Prior to the coming of Jesus, under the Old Covenant, the center of worship was the temple. In order to worship, one went to the temple and participated according to the day or circumstance. God dwelt in the temple (at least He did at one time when the Ark of the Covenant was present). This is where this question originates. The Samaritans had their own location. What can we learn from the question and from the answer?
My personal opinion about worship and the differences in music, participation, and liturgy in contemporary American churches is as follows. I can sing both hymns and choruses, and in fact, I prefer to mix it up. I can sing with different song leaders, as long as their vocal range is not outside mine. (I have very limited abilities!!) I do prefer the tempo to move along. This is my preference and others do not have the same taste. I do not attend a liturgical church, though the thought of doing so interests me. I prefer to participate to some extent rather than just watch others do so. I live in a small town and do not have too many options as to size.

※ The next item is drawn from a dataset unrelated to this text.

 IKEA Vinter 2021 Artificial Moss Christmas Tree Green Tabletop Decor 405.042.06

What do I think the above conversation misses? Worship is not about style. Worship is much deeper and richer than style. Worship is something that comes from the heart. Different types of styles and music speak to different preferences and can only aid a worshipping heart. Singing religious music is not worship in and of itself. In fact, worship is not synonymous with music. Worship takes many forms. It takes place in singing, in prayer, in reading the Word, in service, and in so much more.

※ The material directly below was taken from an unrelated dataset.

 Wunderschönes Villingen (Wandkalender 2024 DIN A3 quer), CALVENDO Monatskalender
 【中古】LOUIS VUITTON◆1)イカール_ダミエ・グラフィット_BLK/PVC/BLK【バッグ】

What does Jesus say? He is answering the question in my paraphrase “Where is the correct place to worship?” You notice He does not give her direction as to location, but as to attitude. Jesus is introducing worship as residing in an attitude of the heart rather than a location. However you worship, what form your worship takes, and with whom you worship…… it is not about you, it is about God. The directive given here is that we would worship in spirit and truth. This should be our goal. All the forms or locations that we employ, should be founded in spirit and truth. We are free to find a context for worship that aids our worship in spirit and truth. We should not see our external framework as better or more right that other forms of worship. We should not insist that others adopt the experience that we find helpful. I think all the other things will fall into line if we earnestly seek Him and seek to honor Him in spirit and truth. God is seeking such people.